__EXCERPT TO READ__:

Now that the ways of righteousness were clearly laid out in writing to the chosen people, there was no excuse to say “well we didn’t know.” To whom much is given, much is required. The Israelites forsook God and served other gods, and at some point they asked a prophet of the day, Samuel, for a king to be appointed over them, “so that we also may be like all the nations, that our king may judge us and go out before us and fight our battles” (1 Samuel 8:4-9). Even though God was being rejected as their King and Warrior by this request, He honored it and had Samuel appoint a king.
The man who was anointed over Israel as king fit the bill quite well: tall, handsome, and the son of a mighty man of valor (1 Sam 9:1-2). His name was Saul, and he was anointed as king with the mission of exterminating the enemies of Israel (i.e., the promised children) and utterly destroying everything in their possession. Yet he did not do this and instead broke the commandment he was given for the sake of offering the best burnt offerings and animal sacrifices from the spoil of war. When he tried to defend himself and his actions in front of Samuel, he was told “Has the Lord as much delight in burnt offerings and sacrifices as in obeying the voice of the Lord? Behold, to obey is better than sacrifice… Because you have rejected the word of the Lord, He has also rejected you from being king” (1 Sam 15:22-23). Christians, I hope you caught the reference there.
Enter King David, rising out from Bethlehem (1 Sam 16). This guy is not only the utter badass of his time at a young age for killing a giant armed Philistine warrior with nothing but a sling and a stone, and for being a triumphant man of war throughout his 40 year reign over Israel, but he was also a sensitive soul and the author of many psalms (songs) as a harpist who worshipped God in everything he did. When he was being chased around Israel by King Saul, who was jealous and angry towards him and wanted him dead, David had opportunities to kill Saul yet never took them (1 Sam 24 & 26). He honored the anointing of God on Saul and would not go against it, prolonging the risk of his own life .

__DATA PROVIDED__:
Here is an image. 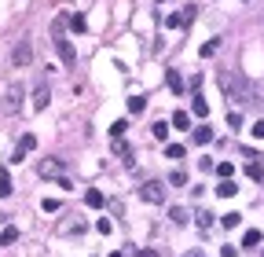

__TASK REQUIREMENTS__:
1: From the commentary on Saul and David, extract the words from "The man who" up to and including "the reference there.".
2: According to the commentary on Saul and David, how long did David reign over Israel?
3: Carry on the commentary on Saul and David from where it stops.

__SOLVED TASKS__:
1:
The man who was anointed over Israel as king fit the bill quite well: tall, handsome, and the son of a mighty man of valor (1 Sam 9:1-2). His name was Saul, and he was anointed as king with the mission of exterminating the enemies of Israel (i.e., the promised children) and utterly destroying everything in their possession. Yet he did not do this and instead broke the commandment he was given for the sake of offering the best burnt offerings and animal sacrifices from the spoil of war. When he tried to defend himself and his actions in front of Samuel, he was told “Has the Lord as much delight in burnt offerings and sacrifices as in obeying the voice of the Lord? Behold, to obey is better than sacrifice… Because you have rejected the word of the Lord, He has also rejected you from being king” (1 Sam 15:22-23). Christians, I hope you caught the reference there.

2: 40 years.

3:
He is known as “a man after God’s own heart.” That does not mean he was perfect, as his most famous sin was in sleeping with the wife of a man whom he later indirectly killed by sending him out to war. Nonetheless, David always sought after the presence and will of God, and it is written that “he did what was right in the sight of the Lord” (1 Kings 15:5). One of the last acts written about David in the Bible during his reign is how he purchased a field to build an altar to God. The man who owned the field said “Let my lord the king take and offer up what is good in his sight”, essentially saying take it for free please and do as you wish, yet David responded “No, but I will surely buy it from you for a price, for I will not offer burnt offerings to the Lord my God which cost me nothing” (2 Sam 24:22-25).
That is the devotion of a king, an example to his people. It is the devotion and love for God that cannot be replicated by mere religious observance. It can only exist within the confines of relationship, covenant, and obedience in love. So much love, that the expression of the soul through a medium such as music came forth.
Remember this: a king obeys the Lord, doing what is right in His sight and loving Him with all his heart, and does not offer anything to God that did not cost him something in the first place.
The Promised One – The Seed and Blessing
Finally, we arrive to Jesus. Fast-forward past centuries of disobedience by the Israelites, and ensuing judgments because of that, we arrive to sometime around -4 A.D. when the Jesus that we speak of today was born in a manger in Bethlehem, the city of David.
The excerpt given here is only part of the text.